• Challenges may come, but UAE's ready for it

      December 2, 2017    

    The UAE economy, resilient to global and regional headwinds, has been on a steady rebound in 2017, despite predictions of a slowdown in economic growth elsewhere in the region.

    Economists and analysts predict that the UAE - marking its 46th year as one of the fastest-growing economies in the world - is set to almost double its expansion rate in 2018.

    The Institute of International Finance (IIF) affirms that the UAE is on track to be one of the best performers among the Middle East and North African economies over the next five years as its vibrant growth continues to be driven by trade and tourism.

    "The UAE continues to be the best-managed economy in the region. It possesses large financial buffers - estimated at around $670 billion, safe-haven status, excellent infrastructure and a relatively diversified business-friendly economy, which will help the economy cope with the prolonged low oil price environment," says Garbis Iradian, chief economist for the Washington-based IIF.

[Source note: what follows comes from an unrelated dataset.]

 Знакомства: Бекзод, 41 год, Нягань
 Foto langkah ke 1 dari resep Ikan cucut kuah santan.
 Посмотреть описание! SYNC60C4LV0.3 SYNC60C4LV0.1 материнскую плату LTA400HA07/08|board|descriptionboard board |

    Riding a wave of diversification, particularly into tourism, non-hydrocarbon trade, and financial services, the economy is better-positioned than its peers to continue to mitigate the adverse impact of low oil prices. Hydrocarbon GDP accounts for only 30 percent of total GDP and oil exports for slightly less than 40 percent of total exports.

    The International Monetary Fund said in its latest outlook for the UAE that better days are ahead for the country with the economy right on track for a rebound with a 3.4 percent surge in 2018.

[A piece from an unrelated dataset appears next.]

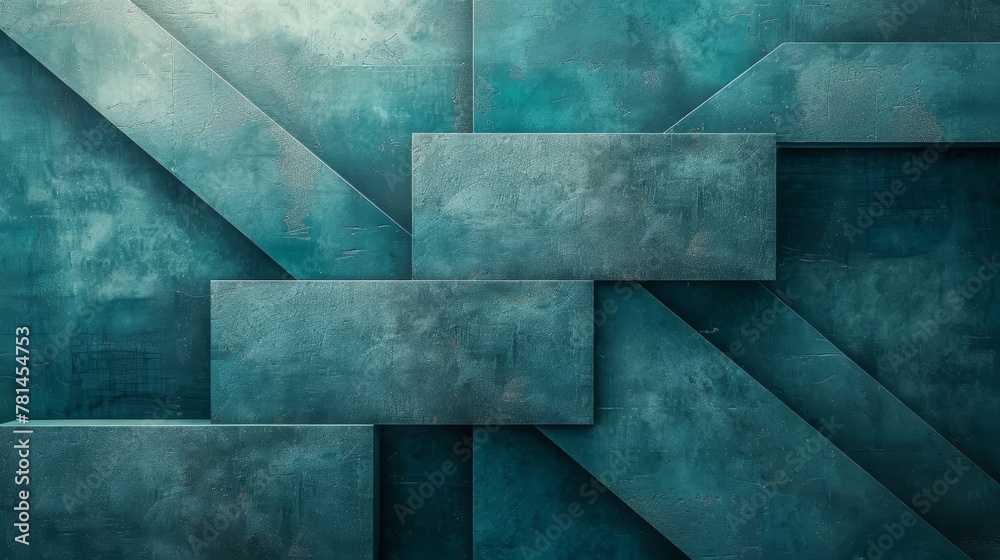 A minimalist style of an abstract backgrounds concept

    "We expect non-oil real GDP growth to accelerate to three percent in 2017 and 3.5 percent in 2018, supported by investment and non-oil exports of goods and services. Several high-frequency economic indicators, including the Purchasing Managers' Index [PMI], retail sales and number of tourist arrivals over the first nine months of 2017, suggest improvement in sentiment and private sector activity," said the IIF.

    Banks in the UAE are well-regulated and supervised and continue to weather the effects of low oil prices and the moderation in non-oil economic activity. Most analysts expect annual credit growth to recover from 1.7 percent at end-2017 to about five percent in 2018.

    Sultan bin Saeed Al Mansouri, UAE Minister of Economy, said that the outlook for the economy is brightening despite regional and global macroeconomic challenges.

    "With two years into Expo 2020 Dubai, the economic growth momentum is expected to pick up on the back of a vibrant non-oil sector as the country remains on track to establish a diverse knowledge- and innovation-driven economy," Al Mansouri said.

    The World Bank official, however, stressed the need for the private sector to drive most of the economic growth, and private-public-partnership models will be very important in securing that. He believes that the privatization drive will help prop up the capital markets.

    In the most recent edition of the Global Competitiveness Report 2017-18, issued by the World Economic Forum, the UAE topped the Arab world and ranked 17th globally in the global competitiveness ranking. The report also ranked the UAE among the top 20 competitive economies globally for the fifth consecutive year. The country also maintained its ranking to be among the world's most significant innovation-based economies for the 11th successive year.